Source data
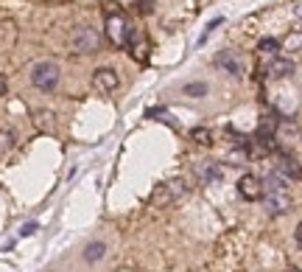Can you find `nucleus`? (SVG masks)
I'll return each instance as SVG.
<instances>
[{"label":"nucleus","instance_id":"f257e3e1","mask_svg":"<svg viewBox=\"0 0 302 272\" xmlns=\"http://www.w3.org/2000/svg\"><path fill=\"white\" fill-rule=\"evenodd\" d=\"M31 85L39 90L51 93L59 85V65L56 62H37L31 68Z\"/></svg>","mask_w":302,"mask_h":272},{"label":"nucleus","instance_id":"f03ea898","mask_svg":"<svg viewBox=\"0 0 302 272\" xmlns=\"http://www.w3.org/2000/svg\"><path fill=\"white\" fill-rule=\"evenodd\" d=\"M70 45H73L76 54H96L98 45H101V34L96 31V28H90V26H81V28L73 31Z\"/></svg>","mask_w":302,"mask_h":272},{"label":"nucleus","instance_id":"7ed1b4c3","mask_svg":"<svg viewBox=\"0 0 302 272\" xmlns=\"http://www.w3.org/2000/svg\"><path fill=\"white\" fill-rule=\"evenodd\" d=\"M109 37L115 45H129V39H132V31L134 28L129 26V20L123 14H109Z\"/></svg>","mask_w":302,"mask_h":272},{"label":"nucleus","instance_id":"20e7f679","mask_svg":"<svg viewBox=\"0 0 302 272\" xmlns=\"http://www.w3.org/2000/svg\"><path fill=\"white\" fill-rule=\"evenodd\" d=\"M185 182H179V180H174V182H165V185H159L157 191H154V197H151V202L154 205H168V202H174V199H179V197H185Z\"/></svg>","mask_w":302,"mask_h":272},{"label":"nucleus","instance_id":"39448f33","mask_svg":"<svg viewBox=\"0 0 302 272\" xmlns=\"http://www.w3.org/2000/svg\"><path fill=\"white\" fill-rule=\"evenodd\" d=\"M238 194L246 199V202H258V199L263 197V182H260L254 174H244L238 180Z\"/></svg>","mask_w":302,"mask_h":272},{"label":"nucleus","instance_id":"423d86ee","mask_svg":"<svg viewBox=\"0 0 302 272\" xmlns=\"http://www.w3.org/2000/svg\"><path fill=\"white\" fill-rule=\"evenodd\" d=\"M118 85H121V79H118V73L112 68H98L92 73V87L98 93H112V90H118Z\"/></svg>","mask_w":302,"mask_h":272},{"label":"nucleus","instance_id":"0eeeda50","mask_svg":"<svg viewBox=\"0 0 302 272\" xmlns=\"http://www.w3.org/2000/svg\"><path fill=\"white\" fill-rule=\"evenodd\" d=\"M294 68L297 65L291 62V59H283V56H274L269 62V68H266V73L271 76V79H288V76L294 73Z\"/></svg>","mask_w":302,"mask_h":272},{"label":"nucleus","instance_id":"6e6552de","mask_svg":"<svg viewBox=\"0 0 302 272\" xmlns=\"http://www.w3.org/2000/svg\"><path fill=\"white\" fill-rule=\"evenodd\" d=\"M216 68H224L227 73H233V76H241V73H244V65H241L238 59L229 54V51H221V54L216 56Z\"/></svg>","mask_w":302,"mask_h":272},{"label":"nucleus","instance_id":"1a4fd4ad","mask_svg":"<svg viewBox=\"0 0 302 272\" xmlns=\"http://www.w3.org/2000/svg\"><path fill=\"white\" fill-rule=\"evenodd\" d=\"M277 171H280L286 180H302V169L297 165V160H294V157H288V155L280 157V165H277Z\"/></svg>","mask_w":302,"mask_h":272},{"label":"nucleus","instance_id":"9d476101","mask_svg":"<svg viewBox=\"0 0 302 272\" xmlns=\"http://www.w3.org/2000/svg\"><path fill=\"white\" fill-rule=\"evenodd\" d=\"M196 174L201 177V182H216V180H221V169H218L213 160H204L196 169Z\"/></svg>","mask_w":302,"mask_h":272},{"label":"nucleus","instance_id":"9b49d317","mask_svg":"<svg viewBox=\"0 0 302 272\" xmlns=\"http://www.w3.org/2000/svg\"><path fill=\"white\" fill-rule=\"evenodd\" d=\"M104 256H106L104 241H90V244H87V250H84V261H87V264H96V261H101Z\"/></svg>","mask_w":302,"mask_h":272},{"label":"nucleus","instance_id":"f8f14e48","mask_svg":"<svg viewBox=\"0 0 302 272\" xmlns=\"http://www.w3.org/2000/svg\"><path fill=\"white\" fill-rule=\"evenodd\" d=\"M34 127L51 132V129H53V112L51 110H37V112H34Z\"/></svg>","mask_w":302,"mask_h":272},{"label":"nucleus","instance_id":"ddd939ff","mask_svg":"<svg viewBox=\"0 0 302 272\" xmlns=\"http://www.w3.org/2000/svg\"><path fill=\"white\" fill-rule=\"evenodd\" d=\"M207 90H210V87H207L204 81H188V85L182 87V93H185V96H191V98H204Z\"/></svg>","mask_w":302,"mask_h":272},{"label":"nucleus","instance_id":"4468645a","mask_svg":"<svg viewBox=\"0 0 302 272\" xmlns=\"http://www.w3.org/2000/svg\"><path fill=\"white\" fill-rule=\"evenodd\" d=\"M191 140L199 143V146H210L213 143V132L207 127H196V129H191Z\"/></svg>","mask_w":302,"mask_h":272},{"label":"nucleus","instance_id":"2eb2a0df","mask_svg":"<svg viewBox=\"0 0 302 272\" xmlns=\"http://www.w3.org/2000/svg\"><path fill=\"white\" fill-rule=\"evenodd\" d=\"M258 51H260V54H269V56H277V54H280V39H274V37L260 39Z\"/></svg>","mask_w":302,"mask_h":272},{"label":"nucleus","instance_id":"dca6fc26","mask_svg":"<svg viewBox=\"0 0 302 272\" xmlns=\"http://www.w3.org/2000/svg\"><path fill=\"white\" fill-rule=\"evenodd\" d=\"M14 140H17V135L11 129H0V152H9L14 146Z\"/></svg>","mask_w":302,"mask_h":272},{"label":"nucleus","instance_id":"f3484780","mask_svg":"<svg viewBox=\"0 0 302 272\" xmlns=\"http://www.w3.org/2000/svg\"><path fill=\"white\" fill-rule=\"evenodd\" d=\"M39 230V224L37 222H28V224H22V230H20V236H34Z\"/></svg>","mask_w":302,"mask_h":272},{"label":"nucleus","instance_id":"a211bd4d","mask_svg":"<svg viewBox=\"0 0 302 272\" xmlns=\"http://www.w3.org/2000/svg\"><path fill=\"white\" fill-rule=\"evenodd\" d=\"M159 115H165V107H151V110H146V118H159Z\"/></svg>","mask_w":302,"mask_h":272},{"label":"nucleus","instance_id":"6ab92c4d","mask_svg":"<svg viewBox=\"0 0 302 272\" xmlns=\"http://www.w3.org/2000/svg\"><path fill=\"white\" fill-rule=\"evenodd\" d=\"M294 239H297V247L302 250V222L297 224V233H294Z\"/></svg>","mask_w":302,"mask_h":272},{"label":"nucleus","instance_id":"aec40b11","mask_svg":"<svg viewBox=\"0 0 302 272\" xmlns=\"http://www.w3.org/2000/svg\"><path fill=\"white\" fill-rule=\"evenodd\" d=\"M6 87H9V81H6V76L0 73V96H6Z\"/></svg>","mask_w":302,"mask_h":272}]
</instances>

The problem
Give the lines of the listing as a JSON list of strings, one string per line with blank lines omitted. Begin at the first line of the listing, stop after the line that contains "<instances>", and leave the picture out of the answer.

Correct result
[
  "Can you find `nucleus`? (SVG masks)",
  "I'll return each instance as SVG.",
  "<instances>"
]